▶ **Task**: Will you write out all the entries below exactly?

▶ **Record set**:
+++
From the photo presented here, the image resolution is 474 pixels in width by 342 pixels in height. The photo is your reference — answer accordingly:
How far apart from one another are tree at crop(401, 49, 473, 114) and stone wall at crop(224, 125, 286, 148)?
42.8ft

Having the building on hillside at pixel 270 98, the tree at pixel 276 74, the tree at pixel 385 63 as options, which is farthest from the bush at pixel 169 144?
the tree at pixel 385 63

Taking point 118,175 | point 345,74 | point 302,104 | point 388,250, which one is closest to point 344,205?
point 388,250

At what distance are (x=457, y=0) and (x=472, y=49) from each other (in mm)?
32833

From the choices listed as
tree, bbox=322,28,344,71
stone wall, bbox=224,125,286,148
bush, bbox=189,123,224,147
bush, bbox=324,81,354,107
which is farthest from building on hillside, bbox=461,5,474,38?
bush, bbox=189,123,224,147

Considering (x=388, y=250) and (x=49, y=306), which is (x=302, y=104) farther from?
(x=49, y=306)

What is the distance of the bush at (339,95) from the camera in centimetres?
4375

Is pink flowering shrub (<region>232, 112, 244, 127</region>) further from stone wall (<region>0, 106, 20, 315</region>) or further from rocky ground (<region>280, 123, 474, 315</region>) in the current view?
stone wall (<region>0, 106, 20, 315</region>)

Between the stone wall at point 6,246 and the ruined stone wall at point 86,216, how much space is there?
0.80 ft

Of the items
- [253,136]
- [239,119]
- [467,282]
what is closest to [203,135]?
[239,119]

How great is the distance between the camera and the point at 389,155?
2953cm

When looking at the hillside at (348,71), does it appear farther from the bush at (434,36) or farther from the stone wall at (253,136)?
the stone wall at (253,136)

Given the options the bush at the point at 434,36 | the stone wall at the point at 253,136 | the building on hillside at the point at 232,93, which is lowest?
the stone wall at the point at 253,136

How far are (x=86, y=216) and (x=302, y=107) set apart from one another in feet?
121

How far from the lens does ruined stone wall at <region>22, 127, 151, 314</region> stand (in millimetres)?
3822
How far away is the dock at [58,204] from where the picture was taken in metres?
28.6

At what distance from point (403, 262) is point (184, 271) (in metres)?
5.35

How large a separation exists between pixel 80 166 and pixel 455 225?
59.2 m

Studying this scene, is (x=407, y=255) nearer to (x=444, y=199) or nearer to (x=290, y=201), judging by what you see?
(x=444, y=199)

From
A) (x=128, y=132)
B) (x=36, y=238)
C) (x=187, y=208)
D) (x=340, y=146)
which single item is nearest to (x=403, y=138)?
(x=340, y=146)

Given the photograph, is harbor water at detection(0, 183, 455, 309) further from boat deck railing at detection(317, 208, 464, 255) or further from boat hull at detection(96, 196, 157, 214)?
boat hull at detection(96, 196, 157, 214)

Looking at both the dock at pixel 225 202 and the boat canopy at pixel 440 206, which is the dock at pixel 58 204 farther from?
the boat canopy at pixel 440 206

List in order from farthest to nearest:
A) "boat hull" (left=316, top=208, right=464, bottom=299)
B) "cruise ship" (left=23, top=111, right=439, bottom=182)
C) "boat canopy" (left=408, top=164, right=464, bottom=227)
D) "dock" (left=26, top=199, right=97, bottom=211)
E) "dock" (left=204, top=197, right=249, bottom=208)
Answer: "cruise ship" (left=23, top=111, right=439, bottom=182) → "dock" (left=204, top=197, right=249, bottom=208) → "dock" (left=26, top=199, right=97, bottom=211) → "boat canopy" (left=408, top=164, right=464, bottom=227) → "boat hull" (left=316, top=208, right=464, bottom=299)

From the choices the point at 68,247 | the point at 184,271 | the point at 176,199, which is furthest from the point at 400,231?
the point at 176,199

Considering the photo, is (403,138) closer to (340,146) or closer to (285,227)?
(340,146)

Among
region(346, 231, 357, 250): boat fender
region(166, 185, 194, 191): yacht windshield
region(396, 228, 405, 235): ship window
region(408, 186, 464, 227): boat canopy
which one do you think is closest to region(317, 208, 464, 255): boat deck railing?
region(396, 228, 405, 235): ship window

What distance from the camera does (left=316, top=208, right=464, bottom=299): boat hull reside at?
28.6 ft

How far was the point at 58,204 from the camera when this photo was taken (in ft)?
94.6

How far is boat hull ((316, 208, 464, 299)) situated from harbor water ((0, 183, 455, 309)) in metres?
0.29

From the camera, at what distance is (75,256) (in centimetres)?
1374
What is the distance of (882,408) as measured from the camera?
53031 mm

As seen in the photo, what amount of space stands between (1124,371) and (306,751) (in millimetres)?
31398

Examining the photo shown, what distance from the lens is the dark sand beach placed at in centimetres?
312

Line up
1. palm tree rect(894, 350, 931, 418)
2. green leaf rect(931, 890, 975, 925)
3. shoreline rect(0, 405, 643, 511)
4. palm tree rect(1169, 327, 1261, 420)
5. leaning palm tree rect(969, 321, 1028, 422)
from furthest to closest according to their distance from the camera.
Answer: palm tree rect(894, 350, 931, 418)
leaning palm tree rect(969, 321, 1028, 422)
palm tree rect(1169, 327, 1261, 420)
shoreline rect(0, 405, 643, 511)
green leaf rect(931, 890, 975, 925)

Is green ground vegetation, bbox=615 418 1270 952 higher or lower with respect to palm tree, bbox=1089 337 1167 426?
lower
+++
▶ **The response**:
From the photo presented here, the image resolution is 474 pixels in width by 342 pixels in height. The photo is your reference — answer accordingly:
How far apart from one another are tree at crop(401, 49, 473, 114) and stone wall at crop(224, 125, 286, 148)?
42.8ft

Having the building on hillside at pixel 270 98, the tree at pixel 276 74, the tree at pixel 385 63 as options, which is farthest from the bush at pixel 169 144?
the tree at pixel 385 63

Taking point 118,175 | point 345,74 | point 302,104 | point 388,250, which one is closest to point 344,205?
point 388,250

At what distance are (x=457, y=0) and (x=472, y=49) from each other (in mm)?
32833

From the choices listed as
tree, bbox=322,28,344,71
stone wall, bbox=224,125,286,148
bush, bbox=189,123,224,147
bush, bbox=324,81,354,107
which is farthest from building on hillside, bbox=461,5,474,38?
bush, bbox=189,123,224,147

Considering (x=388, y=250) and (x=49, y=306), which is (x=302, y=104) farther from?
(x=49, y=306)

What is the distance of the bush at (339,95) from the camera in centimetres?
4375

Is pink flowering shrub (<region>232, 112, 244, 127</region>) further from stone wall (<region>0, 106, 20, 315</region>) or further from rocky ground (<region>280, 123, 474, 315</region>) in the current view?
stone wall (<region>0, 106, 20, 315</region>)

Between the stone wall at point 6,246 and the ruined stone wall at point 86,216, how much space is there?
0.80 ft

Of the items
- [253,136]
- [239,119]
- [467,282]
what is closest to [203,135]?
[239,119]

How great is the distance between the camera and the point at 389,155?
2953cm

When looking at the hillside at (348,71), does it appear farther from the bush at (434,36) or farther from the stone wall at (253,136)?
the stone wall at (253,136)

Given the options the bush at the point at 434,36 | the stone wall at the point at 253,136 | the building on hillside at the point at 232,93, which is lowest?
the stone wall at the point at 253,136

How far are (x=86, y=216) and (x=302, y=107) set apart from one another in feet?
121

How far from the lens does ruined stone wall at <region>22, 127, 151, 314</region> stand (in millimetres)?
3822
How far away is the dock at [58,204] from where the picture was taken in metres?
28.6

At what distance from point (403, 262) is point (184, 271) (in metres)?
5.35

How large a separation exists between pixel 80 166 and pixel 455 225?
59.2 m

Studying this scene, is (x=407, y=255) nearer to (x=444, y=199) or nearer to (x=290, y=201), judging by what you see?
(x=444, y=199)

From
A) (x=128, y=132)
B) (x=36, y=238)
C) (x=187, y=208)
D) (x=340, y=146)
which single item is nearest to (x=403, y=138)?
(x=340, y=146)

Given the photograph, is harbor water at detection(0, 183, 455, 309) further from boat deck railing at detection(317, 208, 464, 255) or further from boat hull at detection(96, 196, 157, 214)?
boat hull at detection(96, 196, 157, 214)

Looking at both the dock at pixel 225 202 and the boat canopy at pixel 440 206, which is the dock at pixel 58 204 farther from?
the boat canopy at pixel 440 206

List in order from farthest to nearest:
A) "boat hull" (left=316, top=208, right=464, bottom=299)
B) "cruise ship" (left=23, top=111, right=439, bottom=182)
C) "boat canopy" (left=408, top=164, right=464, bottom=227)
D) "dock" (left=26, top=199, right=97, bottom=211)
E) "dock" (left=204, top=197, right=249, bottom=208)
Answer: "cruise ship" (left=23, top=111, right=439, bottom=182) → "dock" (left=204, top=197, right=249, bottom=208) → "dock" (left=26, top=199, right=97, bottom=211) → "boat canopy" (left=408, top=164, right=464, bottom=227) → "boat hull" (left=316, top=208, right=464, bottom=299)

From the choices the point at 68,247 | the point at 184,271 | the point at 176,199, which is furthest from the point at 400,231?
the point at 176,199

Considering the photo, is (403,138) closer to (340,146) or closer to (285,227)?
(340,146)

Among
region(346, 231, 357, 250): boat fender
region(166, 185, 194, 191): yacht windshield
region(396, 228, 405, 235): ship window
region(408, 186, 464, 227): boat canopy
which one do you think is closest to region(317, 208, 464, 255): boat deck railing?
region(396, 228, 405, 235): ship window

What distance from the camera does (left=316, top=208, right=464, bottom=299): boat hull reside at?
28.6 ft

How far was the point at 58,204 from the camera when this photo was taken (in ft)?
94.6

How far is boat hull ((316, 208, 464, 299)) situated from harbor water ((0, 183, 455, 309)) in metres?
0.29

From the camera, at what distance is (75,256) (in centimetres)?
1374
What is the distance of (882,408) as measured from the camera?
53031 mm

As seen in the photo, what amount of space stands between (1124,371) and (306,751) (in millimetres)?
31398

Examining the photo shown, what distance from the lens is the dark sand beach placed at in centimetres?
312

Line up
1. palm tree rect(894, 350, 931, 418)
2. green leaf rect(931, 890, 975, 925)
3. shoreline rect(0, 405, 643, 511)
4. palm tree rect(1169, 327, 1261, 420)
5. leaning palm tree rect(969, 321, 1028, 422)
from furthest to closest according to their distance from the camera.
Answer: palm tree rect(894, 350, 931, 418)
leaning palm tree rect(969, 321, 1028, 422)
palm tree rect(1169, 327, 1261, 420)
shoreline rect(0, 405, 643, 511)
green leaf rect(931, 890, 975, 925)

Is green ground vegetation, bbox=615 418 1270 952 higher or lower with respect to palm tree, bbox=1089 337 1167 426?
lower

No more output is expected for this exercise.